Consumer Financial Protection Bureau

US watchdog mulls applying consumer protection provisions to digital assets

The U.S. Consumer Financial Protection Bureau (CFPB) is looking at applying the consumer protection mechanisms of the Electronic Fund Transfer Act (EFTA) to digital assets, according to Director Rohit Chopra.

“To reduce the harms of errors, hacks and unauthorized transfers, the CFPB is exploring providing additional guidance to market participants to answer their questions regarding the applicability of the Electronic Fund Transfer Act with respect to private digital dollars and other virtual currencies,” said Chopra at a Brookings Institution conference.

The CFPB is an independent government agency responsible for consumer protection in the financial sector, with jurisdiction over banks, credit unions, securities firms, payday lenders, and other financial companies. It was created as part of the Dodd-Frank reforms in 2010 in response to the global financial crisis.

Key to financial consumer protection is the EFTA, a piece of legislation from 1978 intended to protect consumers engaging in electronic fund transfers. It sets standards for transparency for financial institutions managing electronic fund transfers while limiting consumer liability for unauthorized transfers. Under the EFTA, financial institutions are required to notify customers of the circumstances in which they will be liable for fraudulent transfers.

It wasn’t clear that the EFTA applied to digital assets for a long time. The Act applies to individuals who hold an ‘account’ at a ‘financial institution’ primarily used for the electronic transfer of ‘funds.’ Until recently, whether these definitions captured digital asset exchange account holders was an open question. However, the Southern District of New York court recently ruled in Rider v Uphold HQ Inc. that digital assets should be considered ‘funds’ under the EFTA, meaning that the act applies to digital assets.

With added confirmation from the CFPB that the EFTA’s applicability to digital assets is becoming a priority for the agency, the idea that digital asset transfers are caught by the protections of the EFTA is a foregone conclusion.

If the EFTA does indeed begin being applied to digital asset companies, its requirements may catch the less compliant actors in the industry. For instance, the EFTA would require digital asset exchanges to notify customers of their liability for unauthorized transfers—something virtually none of them currently do.

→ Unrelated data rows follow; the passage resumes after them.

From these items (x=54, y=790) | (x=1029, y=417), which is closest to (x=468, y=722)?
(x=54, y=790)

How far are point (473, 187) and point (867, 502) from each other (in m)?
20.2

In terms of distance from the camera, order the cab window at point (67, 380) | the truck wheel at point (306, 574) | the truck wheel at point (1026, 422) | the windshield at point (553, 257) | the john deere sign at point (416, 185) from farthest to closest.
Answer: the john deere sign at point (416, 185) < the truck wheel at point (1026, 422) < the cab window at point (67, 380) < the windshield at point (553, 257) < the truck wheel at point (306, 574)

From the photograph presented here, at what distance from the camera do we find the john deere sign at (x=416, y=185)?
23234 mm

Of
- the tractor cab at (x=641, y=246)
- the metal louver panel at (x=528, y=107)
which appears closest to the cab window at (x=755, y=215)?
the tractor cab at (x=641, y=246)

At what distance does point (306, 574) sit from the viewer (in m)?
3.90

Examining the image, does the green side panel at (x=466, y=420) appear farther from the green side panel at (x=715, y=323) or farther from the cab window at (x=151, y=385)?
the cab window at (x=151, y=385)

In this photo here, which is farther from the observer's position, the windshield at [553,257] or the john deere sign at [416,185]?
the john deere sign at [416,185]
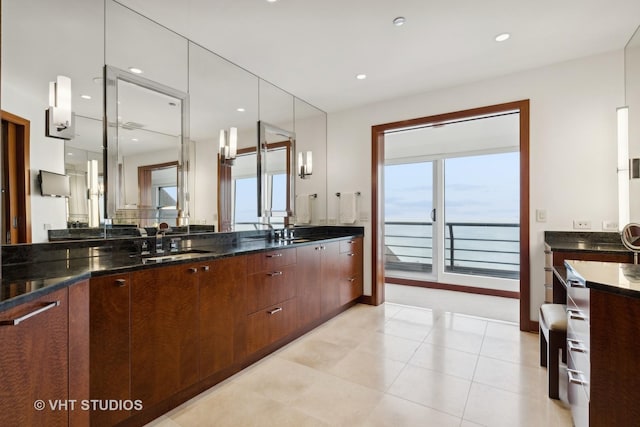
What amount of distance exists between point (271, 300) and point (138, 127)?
171cm

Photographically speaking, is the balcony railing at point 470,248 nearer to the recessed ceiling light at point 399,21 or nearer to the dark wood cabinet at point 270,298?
the dark wood cabinet at point 270,298

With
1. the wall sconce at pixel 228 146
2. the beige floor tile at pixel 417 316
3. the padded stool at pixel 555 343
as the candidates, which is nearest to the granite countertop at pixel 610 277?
the padded stool at pixel 555 343

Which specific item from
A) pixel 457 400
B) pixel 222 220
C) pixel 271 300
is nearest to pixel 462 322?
pixel 457 400

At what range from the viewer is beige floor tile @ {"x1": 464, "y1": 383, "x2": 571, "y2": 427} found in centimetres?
170

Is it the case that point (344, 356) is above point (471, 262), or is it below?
below

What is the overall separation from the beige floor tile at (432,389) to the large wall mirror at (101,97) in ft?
6.59

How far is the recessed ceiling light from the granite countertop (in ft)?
6.52

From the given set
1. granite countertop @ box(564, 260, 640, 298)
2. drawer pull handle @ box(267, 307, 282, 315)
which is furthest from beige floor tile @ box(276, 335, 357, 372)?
granite countertop @ box(564, 260, 640, 298)

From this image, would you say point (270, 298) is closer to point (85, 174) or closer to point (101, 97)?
point (85, 174)

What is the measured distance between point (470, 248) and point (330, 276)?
2.86 meters

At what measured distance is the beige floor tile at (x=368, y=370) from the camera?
2.13m

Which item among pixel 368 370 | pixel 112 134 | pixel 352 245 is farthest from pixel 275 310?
pixel 112 134

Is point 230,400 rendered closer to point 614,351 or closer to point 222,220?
point 222,220

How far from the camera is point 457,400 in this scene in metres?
1.92
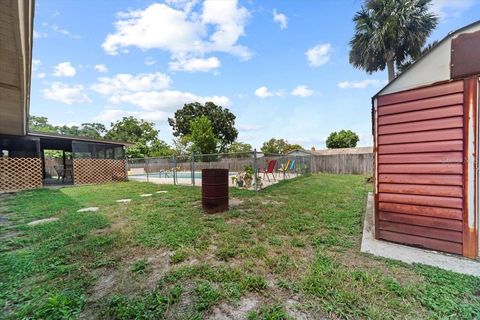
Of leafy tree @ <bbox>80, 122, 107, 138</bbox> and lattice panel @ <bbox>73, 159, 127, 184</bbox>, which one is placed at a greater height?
leafy tree @ <bbox>80, 122, 107, 138</bbox>

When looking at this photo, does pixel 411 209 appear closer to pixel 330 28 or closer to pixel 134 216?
pixel 134 216

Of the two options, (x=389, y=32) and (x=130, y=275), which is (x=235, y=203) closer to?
(x=130, y=275)

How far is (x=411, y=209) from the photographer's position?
2750mm

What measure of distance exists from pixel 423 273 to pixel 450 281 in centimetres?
19

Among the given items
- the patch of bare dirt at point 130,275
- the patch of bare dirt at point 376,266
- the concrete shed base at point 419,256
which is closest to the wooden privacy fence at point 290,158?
the concrete shed base at point 419,256

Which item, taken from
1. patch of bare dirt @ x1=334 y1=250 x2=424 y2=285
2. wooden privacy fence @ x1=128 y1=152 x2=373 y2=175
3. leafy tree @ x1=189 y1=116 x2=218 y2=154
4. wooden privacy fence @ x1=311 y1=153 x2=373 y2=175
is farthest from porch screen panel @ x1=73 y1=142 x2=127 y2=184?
wooden privacy fence @ x1=311 y1=153 x2=373 y2=175

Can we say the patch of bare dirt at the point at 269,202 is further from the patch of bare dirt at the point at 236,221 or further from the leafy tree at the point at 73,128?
the leafy tree at the point at 73,128

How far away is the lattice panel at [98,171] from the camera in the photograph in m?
10.8

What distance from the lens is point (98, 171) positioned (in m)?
11.6

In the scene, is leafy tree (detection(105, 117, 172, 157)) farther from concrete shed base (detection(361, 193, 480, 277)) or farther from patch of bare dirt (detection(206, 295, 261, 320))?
patch of bare dirt (detection(206, 295, 261, 320))

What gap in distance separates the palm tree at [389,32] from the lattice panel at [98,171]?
50.2 ft

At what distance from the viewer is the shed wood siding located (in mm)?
2434

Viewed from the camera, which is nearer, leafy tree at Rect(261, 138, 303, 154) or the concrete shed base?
the concrete shed base

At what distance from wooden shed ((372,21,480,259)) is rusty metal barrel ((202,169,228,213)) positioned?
2.74m
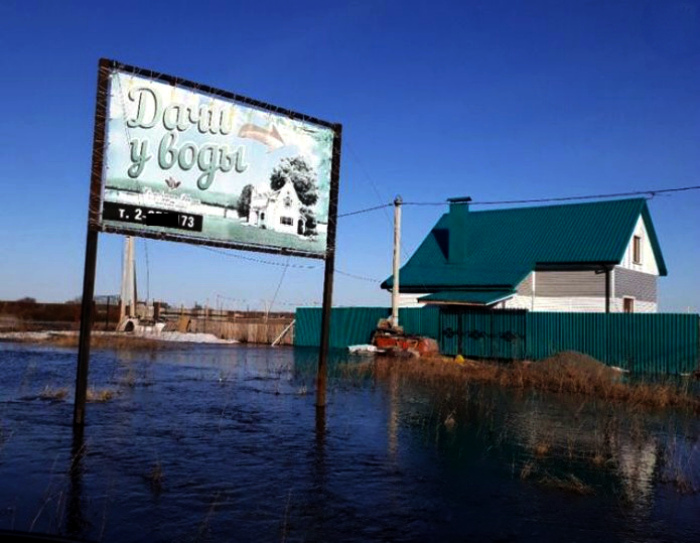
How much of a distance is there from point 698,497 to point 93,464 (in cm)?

Pertinently, an exchange is not required to provide such notification to customers if there is no liability to the customer—meaning any exchange that does not do this is making a statement that it is willing to bear all customer losses that arise from unauthorized transactions.

This would be an enormous departure from the status quo position of ‘tough luck.’ Fortunately, that is an attitude the industry is fast moving away from with the help of fast-developing digital asset law and a growing body of precedent hammering out precisely how existing and incoming laws apply to the digital asset industry.